PAN metastasis is known to be a prognostic factor for cervical cancer patients treated with surgery [9, 16]. This study revealed that PALA can be used to address this issue. Intraoperative frozen section analysis may be a useful method to identify common iliac lymph node metastases during surgery. The accuracy of intraoperative frozen section analysis of common iliac lymph nodes was evaluated in 209 patients, and the positive and negative predictive values were 100.0 % and 99.5 %, respectively [12]. Since the diagnostic reliability of frozen sections is well documented and established, it may not be difficult to access common iliac lymph node metastases intraoperatively in order to decide whether PALA should be performed. Sentinel lymph node mapping is a useful method to identify lymph node metastasis during surgery. Although most of the sentinel lymph nodes in cervical cancer patients are detected in the obturator and the external and internal iliac areas, it is reported that a sentinel lymph node is present in the para-aortic area in 2 % of cervical cancer patients [17]. Sentinel lymph node mapping permits the detection of solitary PAN metastases, even though they are rare. However, sentinel lymph node mapping of larger tumors (≥2 cm) and more advanced tumors (≥IB2) is reported to be associated with a low detection rate and sensitivity [18], so its efficacy in patients with stage IB2, IIA2, or IIB cervical cancer may be limited at present.
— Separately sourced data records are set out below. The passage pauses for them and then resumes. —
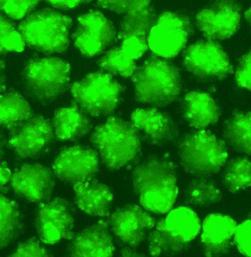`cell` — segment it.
Wrapping results in <instances>:
<instances>
[{
  "mask_svg": "<svg viewBox=\"0 0 251 257\" xmlns=\"http://www.w3.org/2000/svg\"><path fill=\"white\" fill-rule=\"evenodd\" d=\"M122 25V42L100 60L102 70L123 77L136 72V61L148 51L146 34L152 21L149 1H130Z\"/></svg>",
  "mask_w": 251,
  "mask_h": 257,
  "instance_id": "cell-1",
  "label": "cell"
},
{
  "mask_svg": "<svg viewBox=\"0 0 251 257\" xmlns=\"http://www.w3.org/2000/svg\"><path fill=\"white\" fill-rule=\"evenodd\" d=\"M132 179L144 209L160 214L172 209L178 194L177 175L172 163L163 159L146 161L134 169Z\"/></svg>",
  "mask_w": 251,
  "mask_h": 257,
  "instance_id": "cell-2",
  "label": "cell"
},
{
  "mask_svg": "<svg viewBox=\"0 0 251 257\" xmlns=\"http://www.w3.org/2000/svg\"><path fill=\"white\" fill-rule=\"evenodd\" d=\"M138 101L163 106L174 102L180 92V79L174 66L160 58L148 59L132 77Z\"/></svg>",
  "mask_w": 251,
  "mask_h": 257,
  "instance_id": "cell-3",
  "label": "cell"
},
{
  "mask_svg": "<svg viewBox=\"0 0 251 257\" xmlns=\"http://www.w3.org/2000/svg\"><path fill=\"white\" fill-rule=\"evenodd\" d=\"M72 20L66 15L46 9L26 17L18 31L24 44L44 53H62L70 44Z\"/></svg>",
  "mask_w": 251,
  "mask_h": 257,
  "instance_id": "cell-4",
  "label": "cell"
},
{
  "mask_svg": "<svg viewBox=\"0 0 251 257\" xmlns=\"http://www.w3.org/2000/svg\"><path fill=\"white\" fill-rule=\"evenodd\" d=\"M197 214L186 207L171 209L151 233L149 250L152 256L170 255L184 250L200 231Z\"/></svg>",
  "mask_w": 251,
  "mask_h": 257,
  "instance_id": "cell-5",
  "label": "cell"
},
{
  "mask_svg": "<svg viewBox=\"0 0 251 257\" xmlns=\"http://www.w3.org/2000/svg\"><path fill=\"white\" fill-rule=\"evenodd\" d=\"M92 142L104 162L113 169L127 165L136 156L140 149L136 130L116 117H109L95 128Z\"/></svg>",
  "mask_w": 251,
  "mask_h": 257,
  "instance_id": "cell-6",
  "label": "cell"
},
{
  "mask_svg": "<svg viewBox=\"0 0 251 257\" xmlns=\"http://www.w3.org/2000/svg\"><path fill=\"white\" fill-rule=\"evenodd\" d=\"M182 166L193 175H211L219 172L228 158L225 143L206 130L185 138L180 146Z\"/></svg>",
  "mask_w": 251,
  "mask_h": 257,
  "instance_id": "cell-7",
  "label": "cell"
},
{
  "mask_svg": "<svg viewBox=\"0 0 251 257\" xmlns=\"http://www.w3.org/2000/svg\"><path fill=\"white\" fill-rule=\"evenodd\" d=\"M71 92L82 112L99 117L109 115L116 107L121 86L107 73H92L74 83Z\"/></svg>",
  "mask_w": 251,
  "mask_h": 257,
  "instance_id": "cell-8",
  "label": "cell"
},
{
  "mask_svg": "<svg viewBox=\"0 0 251 257\" xmlns=\"http://www.w3.org/2000/svg\"><path fill=\"white\" fill-rule=\"evenodd\" d=\"M70 64L58 58H40L30 61L24 70L26 87L37 98L50 101L68 87Z\"/></svg>",
  "mask_w": 251,
  "mask_h": 257,
  "instance_id": "cell-9",
  "label": "cell"
},
{
  "mask_svg": "<svg viewBox=\"0 0 251 257\" xmlns=\"http://www.w3.org/2000/svg\"><path fill=\"white\" fill-rule=\"evenodd\" d=\"M190 22L178 14L164 13L148 31V48L159 58L170 59L184 48L190 36Z\"/></svg>",
  "mask_w": 251,
  "mask_h": 257,
  "instance_id": "cell-10",
  "label": "cell"
},
{
  "mask_svg": "<svg viewBox=\"0 0 251 257\" xmlns=\"http://www.w3.org/2000/svg\"><path fill=\"white\" fill-rule=\"evenodd\" d=\"M36 231L40 240L48 244L70 239L74 225L72 208L62 198L40 203L37 211Z\"/></svg>",
  "mask_w": 251,
  "mask_h": 257,
  "instance_id": "cell-11",
  "label": "cell"
},
{
  "mask_svg": "<svg viewBox=\"0 0 251 257\" xmlns=\"http://www.w3.org/2000/svg\"><path fill=\"white\" fill-rule=\"evenodd\" d=\"M114 38L112 22L100 12L92 11L79 17L77 30L73 35L74 45L86 56L100 54Z\"/></svg>",
  "mask_w": 251,
  "mask_h": 257,
  "instance_id": "cell-12",
  "label": "cell"
},
{
  "mask_svg": "<svg viewBox=\"0 0 251 257\" xmlns=\"http://www.w3.org/2000/svg\"><path fill=\"white\" fill-rule=\"evenodd\" d=\"M184 64L190 73L204 78L224 77L232 70L225 51L210 40L191 45L184 56Z\"/></svg>",
  "mask_w": 251,
  "mask_h": 257,
  "instance_id": "cell-13",
  "label": "cell"
},
{
  "mask_svg": "<svg viewBox=\"0 0 251 257\" xmlns=\"http://www.w3.org/2000/svg\"><path fill=\"white\" fill-rule=\"evenodd\" d=\"M53 126L42 116L29 119L14 127L9 145L22 158H34L43 153L52 142Z\"/></svg>",
  "mask_w": 251,
  "mask_h": 257,
  "instance_id": "cell-14",
  "label": "cell"
},
{
  "mask_svg": "<svg viewBox=\"0 0 251 257\" xmlns=\"http://www.w3.org/2000/svg\"><path fill=\"white\" fill-rule=\"evenodd\" d=\"M52 168L57 178L74 186L92 179L99 169V157L92 149L76 146L62 151Z\"/></svg>",
  "mask_w": 251,
  "mask_h": 257,
  "instance_id": "cell-15",
  "label": "cell"
},
{
  "mask_svg": "<svg viewBox=\"0 0 251 257\" xmlns=\"http://www.w3.org/2000/svg\"><path fill=\"white\" fill-rule=\"evenodd\" d=\"M240 23V6L232 2L216 3L197 16L198 26L210 41L230 38L238 31Z\"/></svg>",
  "mask_w": 251,
  "mask_h": 257,
  "instance_id": "cell-16",
  "label": "cell"
},
{
  "mask_svg": "<svg viewBox=\"0 0 251 257\" xmlns=\"http://www.w3.org/2000/svg\"><path fill=\"white\" fill-rule=\"evenodd\" d=\"M10 183L18 195L38 203L50 199L56 184L50 171L38 164H26L20 168L12 175Z\"/></svg>",
  "mask_w": 251,
  "mask_h": 257,
  "instance_id": "cell-17",
  "label": "cell"
},
{
  "mask_svg": "<svg viewBox=\"0 0 251 257\" xmlns=\"http://www.w3.org/2000/svg\"><path fill=\"white\" fill-rule=\"evenodd\" d=\"M114 233L124 243L137 245L155 225V220L146 209L136 205H127L115 211L110 218Z\"/></svg>",
  "mask_w": 251,
  "mask_h": 257,
  "instance_id": "cell-18",
  "label": "cell"
},
{
  "mask_svg": "<svg viewBox=\"0 0 251 257\" xmlns=\"http://www.w3.org/2000/svg\"><path fill=\"white\" fill-rule=\"evenodd\" d=\"M236 222L230 217L220 214L207 216L202 226L201 244L207 256L225 254L230 250Z\"/></svg>",
  "mask_w": 251,
  "mask_h": 257,
  "instance_id": "cell-19",
  "label": "cell"
},
{
  "mask_svg": "<svg viewBox=\"0 0 251 257\" xmlns=\"http://www.w3.org/2000/svg\"><path fill=\"white\" fill-rule=\"evenodd\" d=\"M73 190L76 204L81 211L93 217L108 216L113 194L106 185L92 178L76 183Z\"/></svg>",
  "mask_w": 251,
  "mask_h": 257,
  "instance_id": "cell-20",
  "label": "cell"
},
{
  "mask_svg": "<svg viewBox=\"0 0 251 257\" xmlns=\"http://www.w3.org/2000/svg\"><path fill=\"white\" fill-rule=\"evenodd\" d=\"M114 252L113 240L104 224H98L78 234L70 247L71 256H112Z\"/></svg>",
  "mask_w": 251,
  "mask_h": 257,
  "instance_id": "cell-21",
  "label": "cell"
},
{
  "mask_svg": "<svg viewBox=\"0 0 251 257\" xmlns=\"http://www.w3.org/2000/svg\"><path fill=\"white\" fill-rule=\"evenodd\" d=\"M132 126L152 143L163 144L171 140L176 127L169 115L156 109H138L132 113Z\"/></svg>",
  "mask_w": 251,
  "mask_h": 257,
  "instance_id": "cell-22",
  "label": "cell"
},
{
  "mask_svg": "<svg viewBox=\"0 0 251 257\" xmlns=\"http://www.w3.org/2000/svg\"><path fill=\"white\" fill-rule=\"evenodd\" d=\"M184 115L192 127L200 130L216 123L220 110L211 95L192 91L185 96Z\"/></svg>",
  "mask_w": 251,
  "mask_h": 257,
  "instance_id": "cell-23",
  "label": "cell"
},
{
  "mask_svg": "<svg viewBox=\"0 0 251 257\" xmlns=\"http://www.w3.org/2000/svg\"><path fill=\"white\" fill-rule=\"evenodd\" d=\"M53 130L60 140L73 141L88 133L90 123L78 106L60 108L54 112Z\"/></svg>",
  "mask_w": 251,
  "mask_h": 257,
  "instance_id": "cell-24",
  "label": "cell"
},
{
  "mask_svg": "<svg viewBox=\"0 0 251 257\" xmlns=\"http://www.w3.org/2000/svg\"><path fill=\"white\" fill-rule=\"evenodd\" d=\"M22 228L21 213L14 200L0 195V250L20 236Z\"/></svg>",
  "mask_w": 251,
  "mask_h": 257,
  "instance_id": "cell-25",
  "label": "cell"
},
{
  "mask_svg": "<svg viewBox=\"0 0 251 257\" xmlns=\"http://www.w3.org/2000/svg\"><path fill=\"white\" fill-rule=\"evenodd\" d=\"M30 115L29 103L20 94L8 92L0 95V126L15 127Z\"/></svg>",
  "mask_w": 251,
  "mask_h": 257,
  "instance_id": "cell-26",
  "label": "cell"
},
{
  "mask_svg": "<svg viewBox=\"0 0 251 257\" xmlns=\"http://www.w3.org/2000/svg\"><path fill=\"white\" fill-rule=\"evenodd\" d=\"M250 112L236 114L228 123L226 137L229 143L242 153H250Z\"/></svg>",
  "mask_w": 251,
  "mask_h": 257,
  "instance_id": "cell-27",
  "label": "cell"
},
{
  "mask_svg": "<svg viewBox=\"0 0 251 257\" xmlns=\"http://www.w3.org/2000/svg\"><path fill=\"white\" fill-rule=\"evenodd\" d=\"M187 200L196 206H211L220 201L222 193L212 180L199 178L192 180L186 192Z\"/></svg>",
  "mask_w": 251,
  "mask_h": 257,
  "instance_id": "cell-28",
  "label": "cell"
},
{
  "mask_svg": "<svg viewBox=\"0 0 251 257\" xmlns=\"http://www.w3.org/2000/svg\"><path fill=\"white\" fill-rule=\"evenodd\" d=\"M250 162L247 158L236 160L230 164L225 175L226 187L232 192L250 186Z\"/></svg>",
  "mask_w": 251,
  "mask_h": 257,
  "instance_id": "cell-29",
  "label": "cell"
},
{
  "mask_svg": "<svg viewBox=\"0 0 251 257\" xmlns=\"http://www.w3.org/2000/svg\"><path fill=\"white\" fill-rule=\"evenodd\" d=\"M24 45L13 22L0 15V53H20L24 49Z\"/></svg>",
  "mask_w": 251,
  "mask_h": 257,
  "instance_id": "cell-30",
  "label": "cell"
},
{
  "mask_svg": "<svg viewBox=\"0 0 251 257\" xmlns=\"http://www.w3.org/2000/svg\"><path fill=\"white\" fill-rule=\"evenodd\" d=\"M38 3V1H0V12H4L14 20H22L34 10Z\"/></svg>",
  "mask_w": 251,
  "mask_h": 257,
  "instance_id": "cell-31",
  "label": "cell"
},
{
  "mask_svg": "<svg viewBox=\"0 0 251 257\" xmlns=\"http://www.w3.org/2000/svg\"><path fill=\"white\" fill-rule=\"evenodd\" d=\"M250 220L248 219L236 226L234 235L235 244L238 251L244 256H250Z\"/></svg>",
  "mask_w": 251,
  "mask_h": 257,
  "instance_id": "cell-32",
  "label": "cell"
},
{
  "mask_svg": "<svg viewBox=\"0 0 251 257\" xmlns=\"http://www.w3.org/2000/svg\"><path fill=\"white\" fill-rule=\"evenodd\" d=\"M14 257H44L48 256V251L42 245L40 241L35 238H31L26 242L18 244L15 253L12 255Z\"/></svg>",
  "mask_w": 251,
  "mask_h": 257,
  "instance_id": "cell-33",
This study has several limitations. First, the clinicopathologic backgrounds of the patients were not equally distributed because this was a historical study. We tried to eliminate statistical bias from confounding factors using multivariate analyses. However, a prospective large-scale study will be needed to reach a clear conclusion. Second, adjuvant therapy was not applied consistently in this study. Since the effectiveness of concurrent chemoradiation therapy (CCRT) has been demonstrated in the adjuvant setting, more and more patients with lymph node metastases are being treated with postoperative CCRT. Although CCRT did not have a statistically significantly positive impact on prognosis in this study, standardizing the adjuvant therapy applied may be important when evaluating PALA in a future prospective study. Third, there is room for argument regarding the range of PALA. Most PAN metastases occur under inframesenteric nodes, and most infrarenal node metastases are associated with metastases to inframesenteric nodes [6]. However, it is reported that 25–30 % of PAN metastases were isolated infrarenal aortic lymph node metastases with negative inframesenteric nodes [19]. Since there are only a few reports of studies of PAN metastases in cervical cancer, it is important to accumulate such cases in order to determine whether it is necessary to dissect an infrarenal node when the inframesenteric nodes are negative.

In conclusion, the indication for para-aortic lymphadenectomy in the surgical treatment of stage IB2, IIA2, or IIB cervical cancer needs to be individualized. Patients with common iliac lymph node metastasis are possible candidates, and a prospective study is needed to clarify this issue.